Eine große unaufgeregte Ruhe lag in den Gesichtern der Männer, die Energie ihrer Worte versetzte diese Ruhe nur in leise Wellen. In allem suchten sie die Ruhe, den Frieden Allahs, des Barmherzigen, des Allerbarmers. Das hatten Ahmed und sein Freund, der Schneider, in Marrakesch gesagt, während Ahmed den frischen Hanf für die Pfeife Kif schnitt. «In Amerika trinken wir Stimulantien, um uns anzuregen», hatte ich gesagt. «Ihr raucht Kif, um Frieden zu finden.» Er wusste nicht, was ich meinte. Aufgeregt war er gewesen, als das Maultier sich losgerissen hatte und er hinterhergelaufen war und dabei seine Pantoffeln verloren hatte, ein elendes Gefühl, schlimmer als Seekrankheit. Ich erzählte von Coney Island, wo Leute sich für Geld durchrütteln und anrempeln lassen, in die Tiefe stürzen, in Fässern rollen, über wackelnde Brücken schwanken. Ahmed fand, dass wir im Westen verrückt seien, aber da wir so reich seien, müsse in unserer Verrücktheit eine baraka sein. Er gab dem kleinen Schneider eine Pfeife, der sie würdevoll entgegennahm und rauchte, dazwischen immer wieder Tee trank und ruhig dasaß und durch die Tür in den hohen Himmel sah, ein schläfriges Lächeln in den Mundwinkeln. Dann inhalierte Ahmed tief und saß da und schaute mit blauglasigen Augen ins Nichts. Er gab mir die Pfeife. Der Westler, der Buchstabensuppenesser, zog mechanisch den beißenden Rauch ein. Gab es genug Kif auf der Welt, die atemlosen Begierden zu ertränken, den Gedanken an die nächste Sensation, die Feierabendhektik von Bahnhöfen, den Irrsinn der Städte in der Dämmerung, die Räder, die Maschinen, das endlos abrollende Druckpapier? Für Ahmed existierten all diese Dinge nicht. Das Leben war ruhige Hingabe, seine Erfüllung war der Bruder des Lebens, der Tod.
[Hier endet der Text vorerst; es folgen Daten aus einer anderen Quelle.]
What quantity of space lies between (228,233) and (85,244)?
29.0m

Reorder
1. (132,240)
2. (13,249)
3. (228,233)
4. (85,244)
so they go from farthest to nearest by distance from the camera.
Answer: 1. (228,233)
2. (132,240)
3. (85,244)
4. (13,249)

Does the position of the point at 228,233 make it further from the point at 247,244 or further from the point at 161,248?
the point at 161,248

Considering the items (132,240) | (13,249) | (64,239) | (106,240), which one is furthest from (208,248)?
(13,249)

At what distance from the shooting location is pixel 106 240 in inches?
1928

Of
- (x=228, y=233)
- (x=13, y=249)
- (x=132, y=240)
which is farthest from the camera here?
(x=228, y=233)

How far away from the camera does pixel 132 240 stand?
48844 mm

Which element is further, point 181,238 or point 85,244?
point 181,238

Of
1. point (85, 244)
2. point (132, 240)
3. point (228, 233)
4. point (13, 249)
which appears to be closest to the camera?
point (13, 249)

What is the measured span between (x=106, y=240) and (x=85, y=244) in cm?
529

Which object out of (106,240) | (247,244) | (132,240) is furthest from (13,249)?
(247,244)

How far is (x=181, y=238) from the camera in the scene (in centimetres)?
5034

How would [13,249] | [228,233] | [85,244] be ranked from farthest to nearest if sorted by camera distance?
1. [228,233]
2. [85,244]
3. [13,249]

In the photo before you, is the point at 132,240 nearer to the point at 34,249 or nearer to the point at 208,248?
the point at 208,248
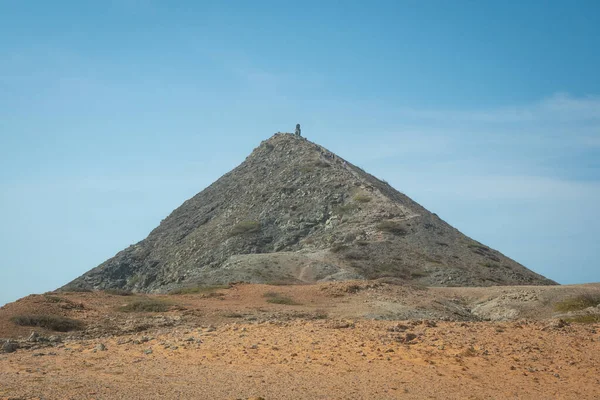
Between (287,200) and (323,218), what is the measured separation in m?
6.51

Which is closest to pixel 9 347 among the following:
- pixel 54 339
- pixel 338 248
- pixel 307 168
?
pixel 54 339

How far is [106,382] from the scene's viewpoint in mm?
10883

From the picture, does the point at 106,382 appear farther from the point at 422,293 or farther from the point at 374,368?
the point at 422,293

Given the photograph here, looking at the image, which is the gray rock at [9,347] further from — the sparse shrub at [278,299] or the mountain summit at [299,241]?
the mountain summit at [299,241]

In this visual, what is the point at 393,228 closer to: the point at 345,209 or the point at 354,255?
the point at 345,209

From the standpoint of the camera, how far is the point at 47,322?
18.8m

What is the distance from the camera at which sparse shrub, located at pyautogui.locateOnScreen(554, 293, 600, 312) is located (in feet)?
91.5

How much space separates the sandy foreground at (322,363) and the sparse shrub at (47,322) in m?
2.38

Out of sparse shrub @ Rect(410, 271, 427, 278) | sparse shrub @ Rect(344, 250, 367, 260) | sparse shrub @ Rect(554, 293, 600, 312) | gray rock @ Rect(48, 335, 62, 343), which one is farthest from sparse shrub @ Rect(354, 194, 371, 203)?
gray rock @ Rect(48, 335, 62, 343)

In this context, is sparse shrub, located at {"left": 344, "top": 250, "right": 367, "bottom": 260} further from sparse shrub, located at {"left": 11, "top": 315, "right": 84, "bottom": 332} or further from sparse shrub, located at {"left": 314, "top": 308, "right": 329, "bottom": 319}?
sparse shrub, located at {"left": 11, "top": 315, "right": 84, "bottom": 332}

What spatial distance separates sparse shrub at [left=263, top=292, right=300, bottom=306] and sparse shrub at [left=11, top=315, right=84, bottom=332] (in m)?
10.4

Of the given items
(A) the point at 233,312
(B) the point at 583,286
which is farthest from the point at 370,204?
(A) the point at 233,312

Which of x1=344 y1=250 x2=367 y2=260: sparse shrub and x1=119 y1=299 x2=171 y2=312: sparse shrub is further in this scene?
x1=344 y1=250 x2=367 y2=260: sparse shrub

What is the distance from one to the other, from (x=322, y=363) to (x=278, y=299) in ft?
51.9
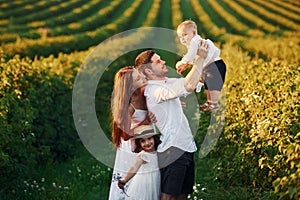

In dieser Nacht, im kleinen Gästezimmer im Haus des Kaids in Findi, dachte ich an diese Dinge, während ich dem langen ruhigen Gespräch zuhörte, und an Götzenbilder und Buchstabensuppe und die Qualen der vier Himmelsrichtungen und den Käfig der Meridiane und an den Zug der Transsibirischen, ewig abfahrtbereit, das Pfeifen der Lokomotive, ein nagelneuer Zug, der nach neuem Spielzeug und Gummibällen riecht, der seinen Schuppen auf der Exposition Universelle nie verlassen hat. Wer wird einen Namen für unsere Verrücktheit finden, die an die Stelle von Ruhm und Religion und Wissen und Liebe getreten ist, eine Krankheit, subtiler und dauerhafter und folgenreicher als die Pocken, die Kolumbus aus der Neuen Welt mitbrachte? Lohnt sie die Schläfrigkeit von Kif und einem Mann allein in der weiten Wüste, der in triumphierender Gewissheit ruft: «Es gibt keinen Gott außer Gott und Mohammed ist sein Prophet?»